Kan Ozgur, Gorkem Umit, Alkilic Aysegul, Cetin Mustafa
Department of Obstetrics and Gynecology, Faculty of Medicine, Hitit University, Corum, Turkey.
Department of Obstetrics and Gynecology, Faculty of Medicine, TOBB University, Ankara, Turkey.
J Obstet Gynaecol Res. 2019 Dec;45(12):2358-2363. doi: 10.1111/jog.14125. Epub 2019 Sep 17.
To evaluate the diagnostic value of striae gravidarum (SG) presence and localization in predicting the intraperitoneal adhesion (IPA) risk in pregnant women with a history of at least one previous cesarean delivery (CD).

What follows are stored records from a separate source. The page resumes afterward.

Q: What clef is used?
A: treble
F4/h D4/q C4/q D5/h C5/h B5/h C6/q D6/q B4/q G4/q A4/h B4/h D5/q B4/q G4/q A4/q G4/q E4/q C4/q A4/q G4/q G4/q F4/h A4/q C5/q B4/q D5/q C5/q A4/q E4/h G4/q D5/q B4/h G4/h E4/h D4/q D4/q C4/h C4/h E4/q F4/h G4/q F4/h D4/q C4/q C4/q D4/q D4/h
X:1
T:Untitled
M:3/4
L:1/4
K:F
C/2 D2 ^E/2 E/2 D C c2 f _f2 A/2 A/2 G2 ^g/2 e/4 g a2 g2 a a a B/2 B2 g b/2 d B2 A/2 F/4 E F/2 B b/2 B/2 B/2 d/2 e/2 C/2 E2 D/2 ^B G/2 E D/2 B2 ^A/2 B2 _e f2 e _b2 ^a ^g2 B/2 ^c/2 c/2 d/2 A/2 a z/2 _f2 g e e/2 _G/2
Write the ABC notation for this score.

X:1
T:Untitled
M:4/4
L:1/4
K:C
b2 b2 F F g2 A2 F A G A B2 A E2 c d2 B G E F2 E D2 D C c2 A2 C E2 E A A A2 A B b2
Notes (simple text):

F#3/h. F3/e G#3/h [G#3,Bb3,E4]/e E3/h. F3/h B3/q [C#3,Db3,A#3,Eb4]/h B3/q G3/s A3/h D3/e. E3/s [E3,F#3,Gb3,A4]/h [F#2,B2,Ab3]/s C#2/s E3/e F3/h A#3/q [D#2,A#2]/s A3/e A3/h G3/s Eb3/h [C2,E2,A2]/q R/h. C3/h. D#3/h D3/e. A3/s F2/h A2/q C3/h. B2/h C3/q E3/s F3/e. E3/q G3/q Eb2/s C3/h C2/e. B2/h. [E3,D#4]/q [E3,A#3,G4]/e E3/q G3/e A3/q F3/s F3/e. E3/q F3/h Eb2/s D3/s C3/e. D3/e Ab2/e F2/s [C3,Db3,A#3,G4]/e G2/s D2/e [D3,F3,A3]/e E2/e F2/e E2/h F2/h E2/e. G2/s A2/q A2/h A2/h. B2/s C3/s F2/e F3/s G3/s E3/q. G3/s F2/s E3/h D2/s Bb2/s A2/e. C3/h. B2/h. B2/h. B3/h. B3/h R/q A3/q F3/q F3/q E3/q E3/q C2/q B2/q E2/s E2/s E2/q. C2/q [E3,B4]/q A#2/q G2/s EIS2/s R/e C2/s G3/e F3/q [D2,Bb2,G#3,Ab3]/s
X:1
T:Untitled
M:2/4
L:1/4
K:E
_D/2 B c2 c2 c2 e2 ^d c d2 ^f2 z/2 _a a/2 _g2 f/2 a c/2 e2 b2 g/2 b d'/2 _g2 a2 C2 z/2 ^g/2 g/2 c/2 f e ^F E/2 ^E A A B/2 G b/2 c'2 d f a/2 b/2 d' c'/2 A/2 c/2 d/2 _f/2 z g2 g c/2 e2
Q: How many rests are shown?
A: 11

A total of 100 pregnant women with repeated CD were included in this prospective observational study. Patients were divided into three groups according to severity of SG with Davey scoring system. Intraoperative adhesion severity and extension were evaluated by using Nair classification system. Moreover, operation duration and neonatal outcomes were analyzed.
Demographic features were comparable between the groups. Adhesion scores were significantly higher in mild and severe SG groups (for mild SG: 1.93 ± 0.99, for severe SG: 2.81 ± 0.88 and for no SG: 1.4 ± 0.57; P < 0.001). Analysis revealed a positive correlation between IPA and severity of SG (P < 0.001). There was a correlation between increased striae density and adhesion severity especially in the right and left upper quadrants of the abdomen (for right quadrant: r = 0.515, P < 0.001; for left quadrant: r = 0.359, P = 0.005).
Our results suggest that preoperative evaluation of SG severity and extend particularly in upper quadrants is a feasible option to predict IPA risk in patients with repeated CD.
评估妊娠纹(SG)的存在及定位对有至少一次剖宫产史(CD)的孕妇发生腹腔内粘连(IPA)风险的诊断价值。
本前瞻性观察性研究共纳入100例有多次剖宫产史的孕妇。采用戴维评分系统根据SG严重程度将患者分为三组。使用奈尔分类系统评估术中粘连的严重程度和范围。此外,分析手术时间和新生儿结局。
各组间人口统计学特征具有可比性。轻度和重度SG组的粘连评分显著更高(轻度SG组:1.93±0.99,重度SG组:2.81±0.88,无SG组:1.4±0.57;P<0.001)。分析显示IPA与SG严重程度之间呈正相关(P<0.001)。妊娠纹密度增加与粘连严重程度之间存在相关性,尤其是在腹部右上象限和左上象限(右上象限:r=0.515,P<0.001;左上象限:r=0.359,P=0.005)。
我们的结果表明,术前评估SG严重程度及范围,尤其是在上象限,是预测多次剖宫产患者IPA风险的可行方法。